4

This was an edit on a previos question that I don't think anyone saw. In the previous question, I did algebra to an equation with vectors $\vec u, \vec v \in \mathbb R^2$ where I got a function equal to $\frac{\vec u}{\vec v}$ and was trying to figure out if this was defined or sensible in anyway.

Tinkering around with with the problem, I tried out this simplified problem (I dropped the units for readability, so assume velocities are all meters per second, distances are all meters, and time is all seconds):

Object $q$ at time $t = 0 $ is located at $x(0) = \begin{bmatrix} 0 \\0 \end{bmatrix}$ and traveling at a velocity $\dot x = \begin{bmatrix} 10 \\12 \end{bmatrix}$. At what time does $x(t) = \begin{bmatrix} 5 \\6 \end{bmatrix}$?

Our function is:

$$ x(t) = x(0) + \dot x(t) $$

Plugging in the knowns:

$$\begin{bmatrix} 0 \\0 \end{bmatrix} + \begin{bmatrix} 10 \\12 \end{bmatrix}t = \begin{bmatrix} 5 \\6 \end{bmatrix}$$

We can get rid of the zero vector:

$$\begin{bmatrix} 10 \\12 \end{bmatrix}t = \begin{bmatrix} 5 \\6 \end{bmatrix}$$

Now to isolate the $t$, we do the following operation:

$$\begin{bmatrix} \frac{1}{10} && \frac{1}{12} \end{bmatrix}\begin{bmatrix} 10 \\12 \end{bmatrix}t = \begin{bmatrix} \frac{1}{10} && \frac{1}{12} \end{bmatrix}\begin{bmatrix} 5 \\6 \end{bmatrix} $$

$$2t = 1$$

$$t = \frac{1}{2}$$

All well and good and what we expect. It takes half a second with that velocity vector to reach the final position.

The trouble comes if we make $\dot x = \begin{bmatrix} 10 \\ 13 \end{bmatrix}$. If that is our velocity vector starting from the origin, we miss $x(t) = \begin{bmatrix} 5 \\ 6 \end{bmatrix}$.

Nonetheless, I wanted to see what would happen if I blindly applied the above algebra to this equation that should have no solutions.

$$\begin{bmatrix} 10 \\13 \end{bmatrix}t = \begin{bmatrix} 5 \\6 \end{bmatrix}$$ $$\begin{bmatrix} \frac{1}{10} && \frac{1}{13} \end{bmatrix}\begin{bmatrix} 10 \\13 \end{bmatrix}t = \begin{bmatrix} \frac{1}{10} && \frac{1}{13} \end{bmatrix}\begin{bmatrix} 5 \\6 \end{bmatrix} $$

$$2t = \frac{1}{2} + \frac{6}{13} = \frac{25}{26}$$

$$t = \frac{25}{52}$$

But:

$$\frac{25}{52} \begin{bmatrix} 10 \\13 \end{bmatrix} \approx \begin{bmatrix} 4.81 \\6.25 \end{bmatrix} \ne \begin{bmatrix} 5 \\6 \end{bmatrix}$$

What just happened? My understanding from a bit of the math I've learned in quantum mechanics and doing vector operations in Hilbert spaces was that:

$$ | \psi \rangle = | \phi \rangle \implies \langle \xi | \psi \rangle = \langle \xi | \phi \rangle $$

Given that these are real vectors and I don't need to complex conjugate them to get their inner products, it seems like this should hold. And it seems like I got (maybe) the point in time that is closest to the target position vector, but it still nonetheless seems like this should be a contradiction. What happing?

★ ★ ★

**EXERCISE DESCRIPTION:**
Reproduce verbatim the portion of the post on solving a vector equation for time that runs from "We can get rid" up to and including "the final position.". The records have no connection to the post on solving a vector equation for time.

**Records contained within a dataset:**
★ ★ ★

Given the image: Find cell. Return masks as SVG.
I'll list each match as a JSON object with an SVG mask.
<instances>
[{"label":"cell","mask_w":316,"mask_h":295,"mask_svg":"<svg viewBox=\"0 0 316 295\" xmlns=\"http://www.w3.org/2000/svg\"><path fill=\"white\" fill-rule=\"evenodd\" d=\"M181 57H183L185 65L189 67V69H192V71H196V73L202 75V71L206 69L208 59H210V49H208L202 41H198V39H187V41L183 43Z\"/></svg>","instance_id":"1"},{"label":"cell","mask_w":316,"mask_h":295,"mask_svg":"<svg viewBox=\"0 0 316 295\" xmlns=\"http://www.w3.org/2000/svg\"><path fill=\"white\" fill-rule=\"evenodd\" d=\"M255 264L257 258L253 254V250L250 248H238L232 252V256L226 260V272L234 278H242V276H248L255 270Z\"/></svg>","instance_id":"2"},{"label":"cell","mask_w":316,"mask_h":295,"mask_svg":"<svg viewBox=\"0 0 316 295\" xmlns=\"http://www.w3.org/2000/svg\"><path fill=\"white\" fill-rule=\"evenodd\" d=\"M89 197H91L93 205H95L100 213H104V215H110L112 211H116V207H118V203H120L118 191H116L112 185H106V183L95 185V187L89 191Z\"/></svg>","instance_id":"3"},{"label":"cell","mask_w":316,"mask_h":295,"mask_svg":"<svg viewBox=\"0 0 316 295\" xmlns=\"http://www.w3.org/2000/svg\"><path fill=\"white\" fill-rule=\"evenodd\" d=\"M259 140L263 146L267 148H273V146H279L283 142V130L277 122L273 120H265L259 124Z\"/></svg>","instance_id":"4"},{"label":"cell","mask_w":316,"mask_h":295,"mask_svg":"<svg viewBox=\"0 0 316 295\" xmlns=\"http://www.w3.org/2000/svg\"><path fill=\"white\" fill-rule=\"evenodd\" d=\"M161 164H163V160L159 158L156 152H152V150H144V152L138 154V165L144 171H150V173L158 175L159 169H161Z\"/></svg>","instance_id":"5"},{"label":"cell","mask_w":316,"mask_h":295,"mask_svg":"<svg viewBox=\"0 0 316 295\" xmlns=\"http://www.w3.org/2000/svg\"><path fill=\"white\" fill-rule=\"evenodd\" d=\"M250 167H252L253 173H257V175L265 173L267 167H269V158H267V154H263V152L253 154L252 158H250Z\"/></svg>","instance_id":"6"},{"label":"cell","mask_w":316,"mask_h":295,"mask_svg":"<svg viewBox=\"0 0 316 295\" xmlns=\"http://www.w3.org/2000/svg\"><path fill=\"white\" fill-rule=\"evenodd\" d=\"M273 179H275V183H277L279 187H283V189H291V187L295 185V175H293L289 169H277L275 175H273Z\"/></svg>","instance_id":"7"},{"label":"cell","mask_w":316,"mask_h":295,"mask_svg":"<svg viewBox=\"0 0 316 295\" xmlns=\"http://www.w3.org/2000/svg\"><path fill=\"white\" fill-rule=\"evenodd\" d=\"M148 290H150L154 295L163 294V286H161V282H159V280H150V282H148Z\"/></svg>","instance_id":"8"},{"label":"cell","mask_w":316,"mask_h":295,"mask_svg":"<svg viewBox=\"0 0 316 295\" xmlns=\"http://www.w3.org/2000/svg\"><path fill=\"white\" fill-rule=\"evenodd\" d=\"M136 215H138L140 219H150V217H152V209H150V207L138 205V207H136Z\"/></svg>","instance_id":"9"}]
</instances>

★ ★ ★

**WRITTEN ANSWER:**
We can get rid of the zero vector:

$$\begin{bmatrix} 10 \\12 \end{bmatrix}t = \begin{bmatrix} 5 \\6 \end{bmatrix}$$

Now to isolate the $t$, we do the following operation:

$$\begin{bmatrix} \frac{1}{10} && \frac{1}{12} \end{bmatrix}\begin{bmatrix} 10 \\12 \end{bmatrix}t = \begin{bmatrix} \frac{1}{10} && \frac{1}{12} \end{bmatrix}\begin{bmatrix} 5 \\6 \end{bmatrix} $$

$$2t = 1$$

$$t = \frac{1}{2}$$

All well and good and what we expect. It takes half a second with that velocity vector to reach the final position.